* _What is asked_:
Copy out the items word for word, starting with the line that contains "How distantly positioned" and continuing through the line that contains "36.0 inches".

* _Records for the task_:
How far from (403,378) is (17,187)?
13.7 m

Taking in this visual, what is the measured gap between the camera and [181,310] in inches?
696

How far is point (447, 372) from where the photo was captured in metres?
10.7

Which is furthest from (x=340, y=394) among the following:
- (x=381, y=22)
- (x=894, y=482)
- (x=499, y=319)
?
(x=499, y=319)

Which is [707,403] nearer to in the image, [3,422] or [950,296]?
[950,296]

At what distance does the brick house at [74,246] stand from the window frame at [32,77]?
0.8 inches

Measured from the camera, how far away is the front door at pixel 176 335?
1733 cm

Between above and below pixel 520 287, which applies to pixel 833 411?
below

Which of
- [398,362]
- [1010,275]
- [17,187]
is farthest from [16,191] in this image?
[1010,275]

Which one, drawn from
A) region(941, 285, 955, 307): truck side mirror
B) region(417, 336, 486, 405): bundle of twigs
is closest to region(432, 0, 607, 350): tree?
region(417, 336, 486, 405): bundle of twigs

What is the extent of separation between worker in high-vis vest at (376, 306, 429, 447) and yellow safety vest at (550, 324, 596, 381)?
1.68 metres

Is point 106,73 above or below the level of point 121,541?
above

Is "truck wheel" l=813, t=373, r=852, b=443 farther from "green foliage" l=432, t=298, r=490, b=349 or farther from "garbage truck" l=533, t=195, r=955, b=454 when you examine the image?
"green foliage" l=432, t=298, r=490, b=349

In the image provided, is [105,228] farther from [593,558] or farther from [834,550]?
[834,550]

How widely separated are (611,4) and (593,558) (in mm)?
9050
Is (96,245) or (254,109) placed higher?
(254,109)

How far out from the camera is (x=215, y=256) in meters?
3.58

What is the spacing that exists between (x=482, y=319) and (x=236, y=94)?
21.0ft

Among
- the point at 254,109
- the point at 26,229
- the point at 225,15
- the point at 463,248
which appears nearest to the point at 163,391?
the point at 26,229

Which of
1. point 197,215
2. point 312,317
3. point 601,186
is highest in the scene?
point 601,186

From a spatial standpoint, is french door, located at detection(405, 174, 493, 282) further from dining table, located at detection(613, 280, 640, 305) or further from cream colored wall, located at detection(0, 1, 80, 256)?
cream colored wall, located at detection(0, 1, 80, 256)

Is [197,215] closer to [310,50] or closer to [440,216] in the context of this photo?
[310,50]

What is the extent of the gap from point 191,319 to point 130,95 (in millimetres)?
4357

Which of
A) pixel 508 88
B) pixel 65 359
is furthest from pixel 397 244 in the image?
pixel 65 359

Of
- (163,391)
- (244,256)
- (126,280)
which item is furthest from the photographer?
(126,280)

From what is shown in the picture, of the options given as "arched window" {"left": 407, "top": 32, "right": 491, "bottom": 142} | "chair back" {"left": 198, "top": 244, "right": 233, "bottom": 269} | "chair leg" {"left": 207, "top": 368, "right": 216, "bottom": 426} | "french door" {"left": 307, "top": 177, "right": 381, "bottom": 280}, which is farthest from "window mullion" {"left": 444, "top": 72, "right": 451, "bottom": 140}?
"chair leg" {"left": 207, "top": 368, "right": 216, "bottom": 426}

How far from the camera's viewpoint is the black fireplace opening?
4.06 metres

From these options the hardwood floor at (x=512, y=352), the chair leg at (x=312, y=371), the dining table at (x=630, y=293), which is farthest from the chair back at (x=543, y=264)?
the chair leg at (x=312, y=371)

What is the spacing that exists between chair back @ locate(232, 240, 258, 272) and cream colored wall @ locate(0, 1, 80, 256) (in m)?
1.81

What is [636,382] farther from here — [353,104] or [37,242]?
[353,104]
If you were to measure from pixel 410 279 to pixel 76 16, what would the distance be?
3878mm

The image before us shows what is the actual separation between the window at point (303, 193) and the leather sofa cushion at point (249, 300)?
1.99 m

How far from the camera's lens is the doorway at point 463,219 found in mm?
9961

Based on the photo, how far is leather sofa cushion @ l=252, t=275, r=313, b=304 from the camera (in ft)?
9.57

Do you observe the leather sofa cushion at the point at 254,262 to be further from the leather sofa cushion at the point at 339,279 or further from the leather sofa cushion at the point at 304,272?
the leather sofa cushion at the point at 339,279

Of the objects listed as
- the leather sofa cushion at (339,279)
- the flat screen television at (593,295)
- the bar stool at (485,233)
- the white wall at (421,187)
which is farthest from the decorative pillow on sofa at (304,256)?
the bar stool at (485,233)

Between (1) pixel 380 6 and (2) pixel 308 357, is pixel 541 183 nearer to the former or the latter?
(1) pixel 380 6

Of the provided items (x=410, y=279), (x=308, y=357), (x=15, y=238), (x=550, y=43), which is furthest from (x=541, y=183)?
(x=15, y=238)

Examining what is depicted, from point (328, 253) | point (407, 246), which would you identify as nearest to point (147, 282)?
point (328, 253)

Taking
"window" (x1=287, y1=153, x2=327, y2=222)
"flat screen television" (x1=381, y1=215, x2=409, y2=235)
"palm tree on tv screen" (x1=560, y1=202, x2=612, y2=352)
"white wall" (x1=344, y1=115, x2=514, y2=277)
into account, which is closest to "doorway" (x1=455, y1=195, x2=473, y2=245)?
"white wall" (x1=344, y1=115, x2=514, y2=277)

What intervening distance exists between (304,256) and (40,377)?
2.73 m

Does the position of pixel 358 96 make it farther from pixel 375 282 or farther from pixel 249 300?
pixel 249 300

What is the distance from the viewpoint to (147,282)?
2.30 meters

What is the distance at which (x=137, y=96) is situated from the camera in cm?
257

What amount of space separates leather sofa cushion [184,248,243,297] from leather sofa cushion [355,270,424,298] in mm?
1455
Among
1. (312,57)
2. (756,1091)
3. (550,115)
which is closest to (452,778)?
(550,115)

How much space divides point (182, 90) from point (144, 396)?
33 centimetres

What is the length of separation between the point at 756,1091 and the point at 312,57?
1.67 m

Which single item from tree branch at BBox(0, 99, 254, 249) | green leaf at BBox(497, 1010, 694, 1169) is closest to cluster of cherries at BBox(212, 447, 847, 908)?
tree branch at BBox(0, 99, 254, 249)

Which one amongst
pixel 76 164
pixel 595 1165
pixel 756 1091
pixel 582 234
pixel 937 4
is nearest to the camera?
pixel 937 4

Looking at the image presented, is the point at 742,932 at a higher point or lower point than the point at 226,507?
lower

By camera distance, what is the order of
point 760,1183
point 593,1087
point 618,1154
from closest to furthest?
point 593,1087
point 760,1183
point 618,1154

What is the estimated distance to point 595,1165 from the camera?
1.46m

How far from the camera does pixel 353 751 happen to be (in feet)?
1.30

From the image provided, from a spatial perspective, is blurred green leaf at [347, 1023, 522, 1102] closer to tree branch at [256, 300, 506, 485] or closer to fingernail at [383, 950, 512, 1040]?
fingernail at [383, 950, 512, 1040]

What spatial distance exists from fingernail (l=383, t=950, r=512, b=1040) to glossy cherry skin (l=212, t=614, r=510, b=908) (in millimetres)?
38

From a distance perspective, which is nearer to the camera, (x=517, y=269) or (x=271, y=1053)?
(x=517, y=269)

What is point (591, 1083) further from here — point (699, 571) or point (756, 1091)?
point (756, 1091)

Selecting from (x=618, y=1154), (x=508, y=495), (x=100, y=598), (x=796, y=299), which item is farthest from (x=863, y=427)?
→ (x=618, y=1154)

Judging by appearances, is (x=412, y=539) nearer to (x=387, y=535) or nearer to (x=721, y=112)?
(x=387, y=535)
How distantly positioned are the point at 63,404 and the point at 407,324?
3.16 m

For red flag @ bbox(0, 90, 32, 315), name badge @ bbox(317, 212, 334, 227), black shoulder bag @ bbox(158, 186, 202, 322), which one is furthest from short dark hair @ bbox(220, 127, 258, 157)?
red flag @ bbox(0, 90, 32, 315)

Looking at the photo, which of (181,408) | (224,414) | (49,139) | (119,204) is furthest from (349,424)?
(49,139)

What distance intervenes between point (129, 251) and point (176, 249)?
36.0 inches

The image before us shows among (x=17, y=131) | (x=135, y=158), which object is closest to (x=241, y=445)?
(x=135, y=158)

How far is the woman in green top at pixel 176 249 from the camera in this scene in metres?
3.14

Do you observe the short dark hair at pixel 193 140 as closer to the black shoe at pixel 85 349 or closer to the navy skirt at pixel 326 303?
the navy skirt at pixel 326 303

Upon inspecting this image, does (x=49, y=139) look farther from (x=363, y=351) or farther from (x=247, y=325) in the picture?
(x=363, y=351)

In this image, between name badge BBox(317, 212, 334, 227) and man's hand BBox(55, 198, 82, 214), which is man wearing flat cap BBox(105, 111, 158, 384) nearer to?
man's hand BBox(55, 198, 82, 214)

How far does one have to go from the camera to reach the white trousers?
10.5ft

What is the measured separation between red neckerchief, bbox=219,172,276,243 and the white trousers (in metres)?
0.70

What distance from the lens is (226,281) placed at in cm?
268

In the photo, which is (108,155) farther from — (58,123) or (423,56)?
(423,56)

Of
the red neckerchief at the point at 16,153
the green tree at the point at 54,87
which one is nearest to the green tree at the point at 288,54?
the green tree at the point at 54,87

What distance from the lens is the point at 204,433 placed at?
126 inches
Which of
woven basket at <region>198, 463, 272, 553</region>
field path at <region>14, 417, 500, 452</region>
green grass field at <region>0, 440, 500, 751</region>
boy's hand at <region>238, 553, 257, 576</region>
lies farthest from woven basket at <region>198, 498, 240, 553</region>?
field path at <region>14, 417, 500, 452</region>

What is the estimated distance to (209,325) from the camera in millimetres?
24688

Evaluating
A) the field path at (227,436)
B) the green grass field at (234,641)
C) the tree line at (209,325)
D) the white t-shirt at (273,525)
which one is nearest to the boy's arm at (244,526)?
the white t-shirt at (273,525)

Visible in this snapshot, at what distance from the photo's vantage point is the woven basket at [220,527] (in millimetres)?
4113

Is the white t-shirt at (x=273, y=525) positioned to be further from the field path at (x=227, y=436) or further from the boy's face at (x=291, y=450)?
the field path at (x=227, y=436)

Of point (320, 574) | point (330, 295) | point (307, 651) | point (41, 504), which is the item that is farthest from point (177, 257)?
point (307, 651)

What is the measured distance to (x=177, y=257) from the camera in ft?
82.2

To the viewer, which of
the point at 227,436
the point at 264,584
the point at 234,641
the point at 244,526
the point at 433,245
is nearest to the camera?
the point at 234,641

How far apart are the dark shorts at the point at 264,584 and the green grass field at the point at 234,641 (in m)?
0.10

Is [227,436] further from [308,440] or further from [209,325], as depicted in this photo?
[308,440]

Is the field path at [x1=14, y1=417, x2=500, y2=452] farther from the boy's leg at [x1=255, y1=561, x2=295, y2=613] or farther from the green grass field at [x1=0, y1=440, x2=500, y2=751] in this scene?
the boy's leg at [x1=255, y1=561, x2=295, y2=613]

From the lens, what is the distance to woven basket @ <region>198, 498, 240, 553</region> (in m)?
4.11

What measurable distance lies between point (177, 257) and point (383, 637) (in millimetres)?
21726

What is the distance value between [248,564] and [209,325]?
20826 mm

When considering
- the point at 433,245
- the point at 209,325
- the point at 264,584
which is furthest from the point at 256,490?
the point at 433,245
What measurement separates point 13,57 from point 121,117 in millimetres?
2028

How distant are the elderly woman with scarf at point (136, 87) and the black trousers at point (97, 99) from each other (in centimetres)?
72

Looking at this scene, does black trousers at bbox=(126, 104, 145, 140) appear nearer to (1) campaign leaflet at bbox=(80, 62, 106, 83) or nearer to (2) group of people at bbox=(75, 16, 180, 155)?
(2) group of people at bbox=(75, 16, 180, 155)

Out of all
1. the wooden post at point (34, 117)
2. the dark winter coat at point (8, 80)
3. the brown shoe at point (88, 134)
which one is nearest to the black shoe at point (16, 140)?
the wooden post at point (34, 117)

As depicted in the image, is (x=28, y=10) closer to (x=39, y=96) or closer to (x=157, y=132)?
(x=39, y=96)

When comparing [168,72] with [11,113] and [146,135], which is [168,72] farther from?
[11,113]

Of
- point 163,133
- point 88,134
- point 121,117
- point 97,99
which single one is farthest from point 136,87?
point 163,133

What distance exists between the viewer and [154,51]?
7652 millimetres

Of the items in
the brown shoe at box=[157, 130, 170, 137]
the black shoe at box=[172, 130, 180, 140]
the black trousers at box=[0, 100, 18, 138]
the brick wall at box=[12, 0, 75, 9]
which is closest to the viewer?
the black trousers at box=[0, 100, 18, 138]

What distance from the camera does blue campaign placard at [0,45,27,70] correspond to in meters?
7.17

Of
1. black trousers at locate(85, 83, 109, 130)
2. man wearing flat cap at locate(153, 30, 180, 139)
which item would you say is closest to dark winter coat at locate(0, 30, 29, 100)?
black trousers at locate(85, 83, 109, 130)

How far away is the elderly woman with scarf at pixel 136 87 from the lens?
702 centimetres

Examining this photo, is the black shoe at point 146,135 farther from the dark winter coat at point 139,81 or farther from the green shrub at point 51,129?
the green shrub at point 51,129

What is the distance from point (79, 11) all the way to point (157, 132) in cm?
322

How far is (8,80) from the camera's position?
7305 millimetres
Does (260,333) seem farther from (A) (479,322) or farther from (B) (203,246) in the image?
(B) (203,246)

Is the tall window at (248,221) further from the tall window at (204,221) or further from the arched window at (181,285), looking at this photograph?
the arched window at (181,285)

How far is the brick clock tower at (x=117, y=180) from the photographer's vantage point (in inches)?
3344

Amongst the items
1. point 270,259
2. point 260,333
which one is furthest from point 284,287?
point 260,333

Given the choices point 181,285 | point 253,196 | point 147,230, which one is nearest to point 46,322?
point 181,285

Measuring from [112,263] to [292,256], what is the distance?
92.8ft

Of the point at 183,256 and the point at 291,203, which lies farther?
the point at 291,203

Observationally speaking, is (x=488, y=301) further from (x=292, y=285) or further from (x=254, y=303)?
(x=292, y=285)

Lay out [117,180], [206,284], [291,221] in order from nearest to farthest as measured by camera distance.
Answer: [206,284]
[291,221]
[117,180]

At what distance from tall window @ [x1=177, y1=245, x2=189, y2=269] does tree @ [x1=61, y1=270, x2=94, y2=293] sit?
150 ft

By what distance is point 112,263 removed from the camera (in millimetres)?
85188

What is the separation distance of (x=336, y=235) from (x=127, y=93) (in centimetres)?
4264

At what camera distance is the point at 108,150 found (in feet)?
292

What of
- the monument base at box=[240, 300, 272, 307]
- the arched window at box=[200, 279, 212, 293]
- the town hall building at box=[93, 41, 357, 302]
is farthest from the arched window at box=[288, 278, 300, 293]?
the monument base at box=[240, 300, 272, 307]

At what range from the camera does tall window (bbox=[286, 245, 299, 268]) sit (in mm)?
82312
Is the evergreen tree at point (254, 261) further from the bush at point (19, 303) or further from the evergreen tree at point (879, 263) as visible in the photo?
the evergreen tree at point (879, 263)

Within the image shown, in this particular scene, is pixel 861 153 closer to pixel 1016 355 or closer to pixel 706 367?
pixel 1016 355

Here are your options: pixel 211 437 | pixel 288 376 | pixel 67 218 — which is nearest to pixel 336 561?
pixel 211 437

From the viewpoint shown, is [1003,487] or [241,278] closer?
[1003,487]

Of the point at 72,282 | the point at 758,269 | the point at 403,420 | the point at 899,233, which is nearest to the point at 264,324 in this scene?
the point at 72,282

* _The answer_:
How distantly positioned are the point at 63,404 and the point at 407,324?
3.16 m

For red flag @ bbox(0, 90, 32, 315), name badge @ bbox(317, 212, 334, 227), black shoulder bag @ bbox(158, 186, 202, 322), which one is furthest from short dark hair @ bbox(220, 127, 258, 157)?
red flag @ bbox(0, 90, 32, 315)

Looking at the photo, which of (181,408) | (224,414) | (49,139) | (119,204) is furthest from (349,424)?
(49,139)

What distance intervenes between point (129, 251) and point (176, 249)?
36.0 inches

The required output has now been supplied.